• The mixture of debt finance relative to equity finance that a company uses to finance its business operations
• Gearing ratios assess financial risk:
• Debt/equity ratio: D/E
• Capital gearing: D/(D+E)
• Market values preferred to book values
• Should D include short-term debt?
Implications of High gearing
• Increased volatility of equity returns arises with high gearing since interest must be paid before paying returns to shareholders.
• Increased risk of bankruptcy also occurs.
• Stock exchange credibility falls as investors learn of company’s financial position.
Short-termism moves managers’ focus away from maximisation of shareholder wealth
Optimal capital structure
Key question:
• Does the mix of debt and equity finance used by a company affect its weighted average cost of capital?
• Is there a mix of debt and equity that will minimise the average cost of capital?
• Minimum cost of capital will maximise market value of company and hence maximise shareholder wealth.
Simplifying Assumptions
• No taxes exist.
• Financing choice is between ordinary shares and perpetual debt.
• Capital structure changes incur no cost and entail replacing debt with equity or vice versa.
• All earnings are paid out as dividends.
• Business risk is constant over time.
Earnings and hence dividends are constant
Traditional approach
• Cost of equity increases as gearing increases due to rising financial risk and, later, bankruptcy risk.
• Cost of debts rises at high levels of gearing due to bankruptcy risk.
• As company starts to replace expensive equity with cheaper debt, WACC falls.
• As gearing continues to increase, cost of equity and cost of debt increase, offsetting the benefit of cheap debt.
Miller and Modigliani 1 (1st Proposition)
• Capital markets are assumed to be perfect.
• No risk of bankruptcy so cost of debt curve is flat.
• Linear increase in cost of equity due to increasing financial risk.
• As company gears up and replaces equity with debt, benefit of cheaper debt is exactly balanced by the increasing cost of equity.
No optimal capital structure is found
Example
Assume you own 1% of B’s shares:
(1) Sell your shares for £77.27
(2) Borrow £30 to copy B’s gearing
(3) Buy 1% of A’s shares (surplus of £7.27)
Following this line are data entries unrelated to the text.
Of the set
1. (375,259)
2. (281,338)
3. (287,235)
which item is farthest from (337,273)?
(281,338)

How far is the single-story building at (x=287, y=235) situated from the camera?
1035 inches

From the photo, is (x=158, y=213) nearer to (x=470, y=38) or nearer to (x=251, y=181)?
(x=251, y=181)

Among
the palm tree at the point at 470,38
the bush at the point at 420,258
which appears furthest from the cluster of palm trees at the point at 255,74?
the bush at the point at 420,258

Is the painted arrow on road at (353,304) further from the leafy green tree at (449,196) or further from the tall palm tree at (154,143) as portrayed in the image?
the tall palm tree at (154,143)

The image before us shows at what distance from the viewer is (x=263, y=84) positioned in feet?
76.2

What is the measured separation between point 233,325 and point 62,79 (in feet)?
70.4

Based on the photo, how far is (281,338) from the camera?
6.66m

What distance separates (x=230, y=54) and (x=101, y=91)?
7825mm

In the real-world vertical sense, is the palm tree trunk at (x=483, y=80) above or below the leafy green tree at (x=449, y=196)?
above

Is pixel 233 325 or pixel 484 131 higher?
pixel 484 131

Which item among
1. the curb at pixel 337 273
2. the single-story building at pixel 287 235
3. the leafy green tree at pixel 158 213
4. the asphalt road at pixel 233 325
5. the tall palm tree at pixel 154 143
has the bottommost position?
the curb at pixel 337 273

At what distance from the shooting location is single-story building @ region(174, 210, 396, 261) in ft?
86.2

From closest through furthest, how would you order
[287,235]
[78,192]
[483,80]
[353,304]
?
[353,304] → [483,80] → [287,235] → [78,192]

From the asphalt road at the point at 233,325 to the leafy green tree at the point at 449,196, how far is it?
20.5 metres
• Return on B’s shares: 11% × £77.27 = £8.50
• Return on A’s shares: 10% × £100 = £10
• Less interest: £30 × 5% = £1.50 leaves £8.50
• Same return but you now have £7.27 surplus
Arbitrage proof using companies A and B:
A B
Net income 1000 1000
Interest at 5% Nil 150
Earnings 1000 850
Divide by cost of equity 10% 11%
MV of equity 10 000 7 727
MV of debt Nil 3 000
Total market value 10 000 10 727
NB:
• Selling will cause B’s share price to fall and buying will cause A’s share price to rise.
• Return on B’s shares will rise and return on A’s shares will fall.
• WACC of A (10%) will fall and WACC of B (9.3%) will rise, and WACCs will converge until any arbitrage opportunity is eliminated.
• The claim that identical business risk will have an identical WACC is shown to be true.
Miller and Modigliani II (2nd Proposition)
• M&M adjusted their first model to reflect the tax deductibility of interest payments.
• Tax efficiency implies that gearing up by replacing equity with debt gives benefit of a tax shield, increasing the value of company.
• Cost of debt curve falls from before-tax to after-tax level, so WACC curve slopes downwards.
This implies an optimal capital structure does exist: i.e. gear up with as much debt as possible
Market Imperfection
• M&M relaxed assumption of perfect capital market by considering corporate taxation.
• If we relax perfect market assumption further by considering bankruptcy risk, an optimal capital structure emerges.
• Companies have to balance the tax efficiency of debt with the risk of bankruptcy.
Conclusions:
• Traditional approach: Optimal Capital Structure (OCS) exists
• Miller and Modigliani I: no OCS is found
• Miller and Modigliani II: OCS is 100% debt
• Market imperfections: OCS exists
In practice, rather than one optimal capital structure existing for each firm, a range of optimal capital structures may exist.